I pointed at him. “You did this! You made it look horrible!”

“It’s kind of humorous how your village doesn’t realize yams would never grow so well in that sort of landscape.”

“Never crossed my mind.”

“And if it never crossed your mind, I can be sure it will never cross anyone else’s,” he said.

I was riveted and thinking about the tremendous potential of my master.

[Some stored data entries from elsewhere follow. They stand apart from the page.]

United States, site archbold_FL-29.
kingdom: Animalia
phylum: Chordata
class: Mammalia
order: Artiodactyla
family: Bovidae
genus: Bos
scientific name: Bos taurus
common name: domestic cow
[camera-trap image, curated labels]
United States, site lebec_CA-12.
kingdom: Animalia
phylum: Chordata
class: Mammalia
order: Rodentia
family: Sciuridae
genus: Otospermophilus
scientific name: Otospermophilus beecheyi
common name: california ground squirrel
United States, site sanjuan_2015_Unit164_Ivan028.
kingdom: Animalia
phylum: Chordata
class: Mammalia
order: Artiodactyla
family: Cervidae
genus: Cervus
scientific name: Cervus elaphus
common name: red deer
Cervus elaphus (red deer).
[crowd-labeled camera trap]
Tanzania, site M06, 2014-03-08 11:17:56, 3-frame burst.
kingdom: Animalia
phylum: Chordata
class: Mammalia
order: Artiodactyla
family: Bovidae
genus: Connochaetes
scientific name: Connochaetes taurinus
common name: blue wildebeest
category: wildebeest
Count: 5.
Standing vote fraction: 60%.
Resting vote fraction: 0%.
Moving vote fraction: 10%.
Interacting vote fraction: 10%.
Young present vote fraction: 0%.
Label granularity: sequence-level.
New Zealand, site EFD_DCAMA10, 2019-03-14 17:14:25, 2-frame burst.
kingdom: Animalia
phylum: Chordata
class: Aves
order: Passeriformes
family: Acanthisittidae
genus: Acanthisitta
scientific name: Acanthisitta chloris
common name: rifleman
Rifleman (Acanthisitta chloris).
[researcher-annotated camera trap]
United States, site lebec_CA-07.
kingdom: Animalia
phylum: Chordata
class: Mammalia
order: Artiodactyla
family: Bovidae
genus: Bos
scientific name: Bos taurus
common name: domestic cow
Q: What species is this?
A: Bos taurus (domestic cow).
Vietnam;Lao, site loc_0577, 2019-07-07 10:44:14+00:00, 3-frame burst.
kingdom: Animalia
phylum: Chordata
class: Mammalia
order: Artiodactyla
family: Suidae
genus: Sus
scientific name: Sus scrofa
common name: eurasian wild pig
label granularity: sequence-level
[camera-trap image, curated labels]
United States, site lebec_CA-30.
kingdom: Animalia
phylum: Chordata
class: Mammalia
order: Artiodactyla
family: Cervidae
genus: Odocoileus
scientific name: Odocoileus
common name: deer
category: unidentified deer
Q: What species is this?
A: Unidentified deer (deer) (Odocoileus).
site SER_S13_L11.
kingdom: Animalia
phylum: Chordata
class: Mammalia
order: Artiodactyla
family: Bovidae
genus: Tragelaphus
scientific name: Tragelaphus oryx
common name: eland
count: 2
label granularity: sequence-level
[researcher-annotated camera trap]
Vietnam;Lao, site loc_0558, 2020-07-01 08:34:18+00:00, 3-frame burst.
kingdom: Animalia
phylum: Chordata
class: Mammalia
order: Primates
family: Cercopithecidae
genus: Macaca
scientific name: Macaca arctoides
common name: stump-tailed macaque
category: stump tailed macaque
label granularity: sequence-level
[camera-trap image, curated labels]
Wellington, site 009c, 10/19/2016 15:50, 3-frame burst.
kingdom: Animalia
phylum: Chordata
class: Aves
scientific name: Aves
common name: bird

“You’re probably hungry,” he said, rising, and suddenly appearing bored. I stood, too. “Follow me.”

He turned and began walking around the edge of the estate, past more fragrant rose bushes. I followed him, feeling clumsy, as I was still out of sorts from my bondage and meanwhile trying to take in every leaf and blade of grass around me. We passed the edge of the estate and came to a copse of full, mature trees in which there was a small cottage made of stone and wood. He took a lantern off a hook on the outside, lit it, and then opened the creaking door of the cottage. He stood to the side, handing me the lantern.

“Here is where you will reside.”

“Oh,” I said. “This is for me?”

“Well, no, it’s not yours,” he replied, his voice irritable. “This is where you will reside.”

He rolled his eyes and left me there, muttering about having to repeat himself. It was dark, and due to the lantern I could only see that which was in a small circle around me. With the illusionist gone, I found my hunger and exhaustion return with fervor, demanding satiation of one and then the other, and so I did what any sixteen year old boy would do in this situation: I went inside and raided the larder.